We have performed, to our knowledge, the first extensive computational study on the resting state FeVco of V-nitrogenase from A. vinelandii using a QM/MM model starting from the 1.35-Å-resolution X-ray structure (PDB 5N6Y). We systematically explored 35 different broken-symmetry solutions for all plausible oxidation states of FeVco, using either nitrate or carbonate as a possible 4-atom bridging ligand, and found that the BS7-235 solution (with Fe atoms labeled 2, 3, and 5 being spin-down) is energetically favored in all cases. Through a careful comparison of the QM/MM-optimized structures to the X-ray structure by analysis of the Fe–Fe and V–Fe distances, we find that only the [VFe7S8C(CO3)]2– model is in good agreement with the X-ray structure. Analysis of the electronic structure of [VFe7S8C(CO3)]2– via the localized orbitals reveals a reduced VFe3 subcubane compared to the MoFe3 subcubane in FeMoco. This is in good agreement with a previous Fe K-edge XAS study of MoFe and VFe proteins[50] and, interestingly, suggests that the Fe electronic structure of the resting state FeVco is analogous to the E1 state of FeMoco, recently characterized by a joint Fe/Mo EXAFS and QM/MM study.[93] The additional electron in the VFe3 subcubane is localized on Fe5, making it locally ferrous, in contrast to the ferric Fe5 in the analogous computational model of FeMoco (as interpreted from the BS7-235 solution). The oxidation state of V is found to be V(III), in agreement with experimental V K-edge XAS studies,[41] and the V(III) ion is found to have less bonding interactions with Fe ions than Mo(III) in FeMoco.

These electronic structure differences between FeVco and FeMoco are proposed as a likely reason for the experimentally observed differences in the reactivity and catalytic activity.

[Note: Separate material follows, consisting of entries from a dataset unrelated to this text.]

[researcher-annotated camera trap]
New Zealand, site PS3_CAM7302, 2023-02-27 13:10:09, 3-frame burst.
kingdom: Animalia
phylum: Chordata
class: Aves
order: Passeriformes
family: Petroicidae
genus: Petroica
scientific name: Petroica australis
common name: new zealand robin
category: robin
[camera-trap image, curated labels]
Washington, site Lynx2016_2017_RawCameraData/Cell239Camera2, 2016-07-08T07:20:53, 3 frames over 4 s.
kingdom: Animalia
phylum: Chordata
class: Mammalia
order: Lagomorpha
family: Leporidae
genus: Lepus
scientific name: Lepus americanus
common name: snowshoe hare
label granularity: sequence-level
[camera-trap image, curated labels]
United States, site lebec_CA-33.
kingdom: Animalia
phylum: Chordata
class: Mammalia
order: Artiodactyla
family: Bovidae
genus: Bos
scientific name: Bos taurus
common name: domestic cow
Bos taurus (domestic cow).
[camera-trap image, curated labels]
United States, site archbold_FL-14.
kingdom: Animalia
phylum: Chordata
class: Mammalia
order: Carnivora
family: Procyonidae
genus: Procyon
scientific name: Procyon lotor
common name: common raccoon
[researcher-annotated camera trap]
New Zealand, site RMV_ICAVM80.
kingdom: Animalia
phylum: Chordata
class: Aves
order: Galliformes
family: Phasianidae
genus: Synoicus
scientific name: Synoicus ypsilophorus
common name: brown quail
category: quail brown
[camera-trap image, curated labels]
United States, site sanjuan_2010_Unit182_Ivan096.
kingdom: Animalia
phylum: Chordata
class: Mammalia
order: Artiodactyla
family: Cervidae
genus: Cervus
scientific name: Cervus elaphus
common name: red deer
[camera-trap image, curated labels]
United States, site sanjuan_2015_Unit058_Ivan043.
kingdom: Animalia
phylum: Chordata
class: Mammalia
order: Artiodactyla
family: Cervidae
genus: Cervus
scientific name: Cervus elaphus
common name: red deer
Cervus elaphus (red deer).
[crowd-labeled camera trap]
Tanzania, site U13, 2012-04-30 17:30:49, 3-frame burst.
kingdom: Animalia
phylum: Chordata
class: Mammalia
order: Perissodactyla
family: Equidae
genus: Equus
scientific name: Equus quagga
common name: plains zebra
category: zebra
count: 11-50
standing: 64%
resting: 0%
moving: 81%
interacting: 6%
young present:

Finally, we discussed the stability of the electronic structure of the FeVco model with respect to unbound electrons. It is found that the more reduced FeVco model (compared to FeMoco) is highly sensitive to solvent bulk electrostatic effects and that a large number of explicit solvent molecules are required to stabilize the highest electron energy levels of the cofactor.